There is a 1946 song that insists you should "go to Ashby de la Zouch by the sea." Al Hoffman, Milton Drake, and Jerry Livingston wrote it for the Merry Macs, and it makes a fine joke because Ashby is almost exactly as far from the sea as it is possible to be in England. The town sits at the centre of the country, between Burton upon Trent and Coalville, surrounded by the National Forest, near the borders of three counties. The American jazz bassist Charles Mingus recorded a tune called "Ashby de la Zouch" the same year, possibly because his guitarist Irving Ashby was in the studio. None of this has much to do with the town itself, but it captures something true: Ashby is a place whose long-vowel French name and curious history have given it cultural reach far beyond its 16,491 inhabitants.
Ashby is Anglo-Danish, meaning "farm by the ash trees," recorded in the Domesday Book of 1086 simply as Ashby. The Norman French addition came later, after the manor passed to the La Zouche family in the reign of Henry III. They held the place for over two centuries and left their name attached to it, even though their bloodline died out at the end of the 14th century. The hyphenated form became fixed slowly, and the locals still call it Ashby. The full name is what shows up on road signs, in legal documents, and in the running joke of British place-name peculiarity. Like many such names it survives largely because removing it would feel like erasing something.
In 1805 mineworkers at Moira Colliery, three miles west of town, struck a copious saline spring while working coal. The water was promptly recognised as therapeutic, and developers built the Moira Baths nearby with a hotel for travellers. Within a few years it was decided the spring's water should be piped to Ashby, where a grander building could attract a smarter clientele. The Ivanhoe Baths opened in 1822, a 200-foot Neo-Grecian structure with a Doric facade fronting Bath Street. The Royal Hotel, originally called the Hastings Hotel, opened in 1826 with a Doric porte-cochere to receive carriages. Rawdon Terrace, a row of Classical-style houses on Bath Street, dates from the same decade. Ashby's Regency spa boom was brief. The town never quite became Cheltenham. By 1960 the Ivanhoe Baths stood derelict, and in 1962 it was demolished. The Royal Hotel closed in February 2018. The water tower, the Doric porte-cochere, and the terrace are most of what survives of the spa era.

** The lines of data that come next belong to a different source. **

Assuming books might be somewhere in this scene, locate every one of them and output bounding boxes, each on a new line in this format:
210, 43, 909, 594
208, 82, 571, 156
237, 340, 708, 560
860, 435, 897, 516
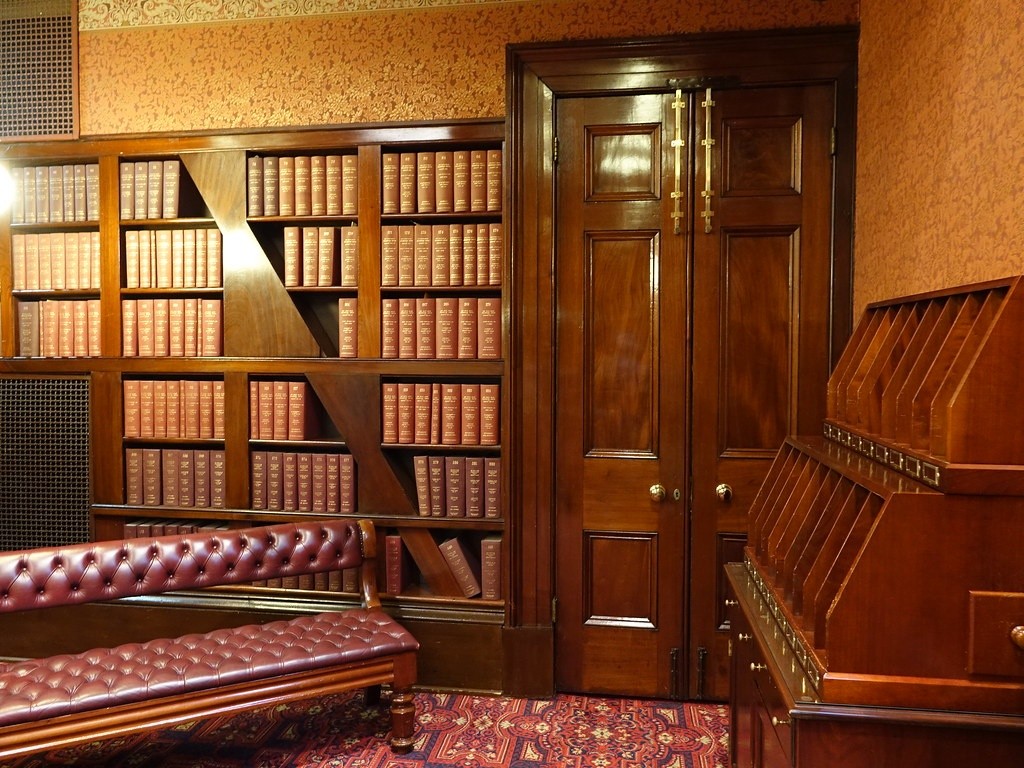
10, 151, 503, 601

Walter Scott's novel Ivanhoe, published in 1819, set its great archery and jousting tournament "in the lists at Ashby-de-la-Zouch." Scott set the action in 1194, used the place name freely without ever visiting it as far as anyone can tell, and changed the town forever. Ivanhoe became a brand. The Ivanhoe Baths took the name. Ivanhoe School, founded in 1954, took it. The proposed rail reopening of the 1990s was called the Ivanhoe Line. The old market town now has streets named for Scott's characters and a school year-book of pseudo-medieval associations. The Hastings family memorialised in St Helen's Church, the late 15th-century Perpendicular Gothic building with a rare 300-year-old finger pillory, are the same Hastingses who actually built the castle Scott imagined his way around. Ivanhoe Runners, formed in 1985, organises the Ashby 20, a 20-mile road race held five weeks before the London Marathon. Finishers get a hoody and a cheese cob instead of a medal.

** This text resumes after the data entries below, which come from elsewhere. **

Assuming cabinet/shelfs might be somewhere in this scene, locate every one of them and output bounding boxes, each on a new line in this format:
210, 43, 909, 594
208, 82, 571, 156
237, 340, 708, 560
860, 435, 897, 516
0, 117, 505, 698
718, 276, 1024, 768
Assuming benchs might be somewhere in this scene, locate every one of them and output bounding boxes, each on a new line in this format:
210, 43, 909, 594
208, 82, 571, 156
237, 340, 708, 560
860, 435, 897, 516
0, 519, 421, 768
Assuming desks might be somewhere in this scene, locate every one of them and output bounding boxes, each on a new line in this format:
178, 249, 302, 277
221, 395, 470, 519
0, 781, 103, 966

Edith Rawdon-Hastings, 10th Countess of Loudoun, died in 1874. Her widowed husband Baron Donington commissioned Sir George Gilbert Scott to design a memorial in her honour, and in 1879 an octagonal monument based on the medieval Eleanor crosses was erected at the junction of Bath and South Streets. It is the most striking object on the modern high street, a Gothic gesture in pale stone watching over Ashby's daily traffic. United Biscuits is now the largest employer, with around 2,000 jobs at its distribution centre and KP Snacks factory. McVitie's closed its biscuit factory in 2004 with the loss of 900 jobs. The video game company Rare, founded as Ultimate Play the Game, was based here before relocating. The town has Tesco, a few high-tech firms, an annual arts festival in May, and the September funfair the locals call "The Statutes," originally a Royal-statute hiring fair where farm workers and domestic servants signed on for the year. Ashby is twinned with Pithiviers in north-central France, a friendship founded on the shared experience of having difficult names to pronounce.
Located at 52.75N, 1.48W, in the heart of the National Forest, on the A42 between Tamworth and Nottingham. From the air the town shows the distinctive layout of a medieval market settlement around Market Street, with the castle ruins on the southwest edge providing an unmistakable landmark. East Midlands Airport (EGNX) lies just 8 nm east-northeast and provides international flights. Birmingham (EGBB) is 18 nm south-west. The Peak District National Park rises 24 miles to the north. A circuit at 1,500 feet shows the town centre, the castle, and the surrounding woodland of the National Forest in good clarity.